* Your goal *
Each line from the start of the entries through the line that contains "category: robin" should be output exactly, please.

****************************************

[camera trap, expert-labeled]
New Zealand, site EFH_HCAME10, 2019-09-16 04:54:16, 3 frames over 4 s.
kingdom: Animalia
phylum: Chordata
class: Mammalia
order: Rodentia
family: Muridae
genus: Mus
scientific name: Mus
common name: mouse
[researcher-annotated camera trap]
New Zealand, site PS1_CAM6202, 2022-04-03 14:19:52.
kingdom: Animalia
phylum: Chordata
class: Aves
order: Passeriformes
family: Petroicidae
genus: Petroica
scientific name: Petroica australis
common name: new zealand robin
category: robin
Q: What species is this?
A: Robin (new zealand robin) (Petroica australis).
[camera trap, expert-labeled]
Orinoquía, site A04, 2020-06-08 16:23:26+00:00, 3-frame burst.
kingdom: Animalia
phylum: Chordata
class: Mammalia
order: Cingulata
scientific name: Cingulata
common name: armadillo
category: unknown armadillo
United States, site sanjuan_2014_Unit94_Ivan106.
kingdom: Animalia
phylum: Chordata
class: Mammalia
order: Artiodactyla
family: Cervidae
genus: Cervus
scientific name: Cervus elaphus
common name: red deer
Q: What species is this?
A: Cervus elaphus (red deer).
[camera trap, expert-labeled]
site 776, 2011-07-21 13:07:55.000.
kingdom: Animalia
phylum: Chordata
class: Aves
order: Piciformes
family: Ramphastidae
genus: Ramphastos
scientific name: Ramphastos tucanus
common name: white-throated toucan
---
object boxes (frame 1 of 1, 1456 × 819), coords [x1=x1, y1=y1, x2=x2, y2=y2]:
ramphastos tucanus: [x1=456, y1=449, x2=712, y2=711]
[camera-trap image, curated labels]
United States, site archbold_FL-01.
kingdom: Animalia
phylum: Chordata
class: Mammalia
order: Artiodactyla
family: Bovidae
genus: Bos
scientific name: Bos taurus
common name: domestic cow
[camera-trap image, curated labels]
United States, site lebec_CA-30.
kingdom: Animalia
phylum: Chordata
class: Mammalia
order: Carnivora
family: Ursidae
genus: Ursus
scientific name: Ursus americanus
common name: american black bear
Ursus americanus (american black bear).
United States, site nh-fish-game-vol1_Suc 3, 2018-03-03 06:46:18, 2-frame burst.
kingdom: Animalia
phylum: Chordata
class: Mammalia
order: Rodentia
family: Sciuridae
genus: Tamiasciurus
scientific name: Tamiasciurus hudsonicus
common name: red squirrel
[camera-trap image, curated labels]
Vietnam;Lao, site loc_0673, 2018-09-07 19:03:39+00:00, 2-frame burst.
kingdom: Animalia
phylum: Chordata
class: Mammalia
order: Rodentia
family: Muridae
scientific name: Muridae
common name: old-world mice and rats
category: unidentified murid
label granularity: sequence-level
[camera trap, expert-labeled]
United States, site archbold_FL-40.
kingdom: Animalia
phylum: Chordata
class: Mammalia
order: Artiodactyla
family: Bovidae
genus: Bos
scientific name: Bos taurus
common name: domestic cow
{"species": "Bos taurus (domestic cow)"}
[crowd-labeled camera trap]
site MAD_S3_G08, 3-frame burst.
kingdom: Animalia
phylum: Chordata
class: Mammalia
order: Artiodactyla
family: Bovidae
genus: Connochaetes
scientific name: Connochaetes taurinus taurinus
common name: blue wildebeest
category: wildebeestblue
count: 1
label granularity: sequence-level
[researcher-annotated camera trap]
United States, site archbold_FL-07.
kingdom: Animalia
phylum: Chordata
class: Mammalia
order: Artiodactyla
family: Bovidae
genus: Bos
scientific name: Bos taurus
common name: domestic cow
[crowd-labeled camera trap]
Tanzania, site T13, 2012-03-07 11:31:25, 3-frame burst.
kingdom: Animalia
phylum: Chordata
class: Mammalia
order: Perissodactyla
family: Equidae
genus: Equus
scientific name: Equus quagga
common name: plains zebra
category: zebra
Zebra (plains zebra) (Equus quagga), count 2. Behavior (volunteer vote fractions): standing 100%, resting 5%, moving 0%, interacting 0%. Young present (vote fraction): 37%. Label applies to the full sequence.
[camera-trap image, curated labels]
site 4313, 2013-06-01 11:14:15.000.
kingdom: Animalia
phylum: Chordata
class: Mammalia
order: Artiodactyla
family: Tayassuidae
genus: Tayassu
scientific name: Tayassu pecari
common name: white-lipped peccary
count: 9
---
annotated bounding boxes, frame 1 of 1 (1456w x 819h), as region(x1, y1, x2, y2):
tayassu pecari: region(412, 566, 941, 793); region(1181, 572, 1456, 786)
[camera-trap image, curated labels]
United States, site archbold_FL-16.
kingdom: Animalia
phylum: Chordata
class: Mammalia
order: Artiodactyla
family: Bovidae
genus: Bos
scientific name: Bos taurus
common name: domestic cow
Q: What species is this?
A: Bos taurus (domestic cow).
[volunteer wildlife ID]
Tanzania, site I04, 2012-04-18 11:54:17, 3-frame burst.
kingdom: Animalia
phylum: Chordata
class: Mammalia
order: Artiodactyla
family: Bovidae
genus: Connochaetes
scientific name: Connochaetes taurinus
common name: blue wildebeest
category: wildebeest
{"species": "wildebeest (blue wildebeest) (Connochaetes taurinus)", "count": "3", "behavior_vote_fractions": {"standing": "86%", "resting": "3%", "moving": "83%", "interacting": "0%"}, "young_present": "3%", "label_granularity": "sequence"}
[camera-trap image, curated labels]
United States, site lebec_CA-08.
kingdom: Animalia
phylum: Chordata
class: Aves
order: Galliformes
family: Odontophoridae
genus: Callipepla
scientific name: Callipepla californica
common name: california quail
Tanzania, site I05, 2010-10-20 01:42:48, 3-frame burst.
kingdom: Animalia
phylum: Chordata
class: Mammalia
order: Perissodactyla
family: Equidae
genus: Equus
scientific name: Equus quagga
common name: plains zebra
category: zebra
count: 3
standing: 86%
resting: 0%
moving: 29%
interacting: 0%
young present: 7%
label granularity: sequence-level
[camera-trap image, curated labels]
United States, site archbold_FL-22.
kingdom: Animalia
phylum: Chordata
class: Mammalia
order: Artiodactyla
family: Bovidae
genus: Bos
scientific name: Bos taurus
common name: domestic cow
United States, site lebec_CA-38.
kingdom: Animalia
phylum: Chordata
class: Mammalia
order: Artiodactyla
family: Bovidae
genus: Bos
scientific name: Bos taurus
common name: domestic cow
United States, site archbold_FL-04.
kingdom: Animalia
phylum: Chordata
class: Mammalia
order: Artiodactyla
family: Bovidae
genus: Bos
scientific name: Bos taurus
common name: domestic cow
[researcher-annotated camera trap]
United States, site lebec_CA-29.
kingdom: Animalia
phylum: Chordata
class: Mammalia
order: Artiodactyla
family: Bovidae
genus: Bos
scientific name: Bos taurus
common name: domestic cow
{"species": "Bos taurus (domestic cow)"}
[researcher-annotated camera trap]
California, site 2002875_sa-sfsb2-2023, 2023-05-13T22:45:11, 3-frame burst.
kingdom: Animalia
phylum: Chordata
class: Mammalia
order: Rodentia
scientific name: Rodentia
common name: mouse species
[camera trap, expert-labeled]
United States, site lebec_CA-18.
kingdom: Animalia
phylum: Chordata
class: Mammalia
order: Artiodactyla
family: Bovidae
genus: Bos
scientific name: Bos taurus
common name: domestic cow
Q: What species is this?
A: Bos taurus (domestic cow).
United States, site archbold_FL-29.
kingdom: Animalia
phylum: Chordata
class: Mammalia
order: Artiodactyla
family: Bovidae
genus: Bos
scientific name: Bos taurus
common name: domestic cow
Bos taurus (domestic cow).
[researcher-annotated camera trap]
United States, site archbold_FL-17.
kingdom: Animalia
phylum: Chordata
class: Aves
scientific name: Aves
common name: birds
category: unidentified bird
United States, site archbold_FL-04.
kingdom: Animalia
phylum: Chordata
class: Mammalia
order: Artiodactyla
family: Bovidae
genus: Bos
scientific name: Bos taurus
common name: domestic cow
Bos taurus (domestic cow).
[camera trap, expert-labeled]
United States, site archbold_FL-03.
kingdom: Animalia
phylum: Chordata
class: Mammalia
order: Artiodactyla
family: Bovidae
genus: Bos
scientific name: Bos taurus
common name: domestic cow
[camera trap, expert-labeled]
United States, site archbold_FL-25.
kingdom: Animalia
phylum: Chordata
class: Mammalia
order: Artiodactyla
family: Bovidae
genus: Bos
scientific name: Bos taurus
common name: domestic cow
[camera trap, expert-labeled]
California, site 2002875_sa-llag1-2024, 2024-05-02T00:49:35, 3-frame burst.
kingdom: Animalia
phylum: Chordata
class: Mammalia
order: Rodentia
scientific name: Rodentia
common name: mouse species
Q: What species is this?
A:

****************************************

* Response to this task *
[camera trap, expert-labeled]
New Zealand, site EFH_HCAME10, 2019-09-16 04:54:16, 3 frames over 4 s.
kingdom: Animalia
phylum: Chordata
class: Mammalia
order: Rodentia
family: Muridae
genus: Mus
scientific name: Mus
common name: mouse
[researcher-annotated camera trap]
New Zealand, site PS1_CAM6202, 2022-04-03 14:19:52.
kingdom: Animalia
phylum: Chordata
class: Aves
order: Passeriformes
family: Petroicidae
genus: Petroica
scientific name: Petroica australis
common name: new zealand robin
category: robin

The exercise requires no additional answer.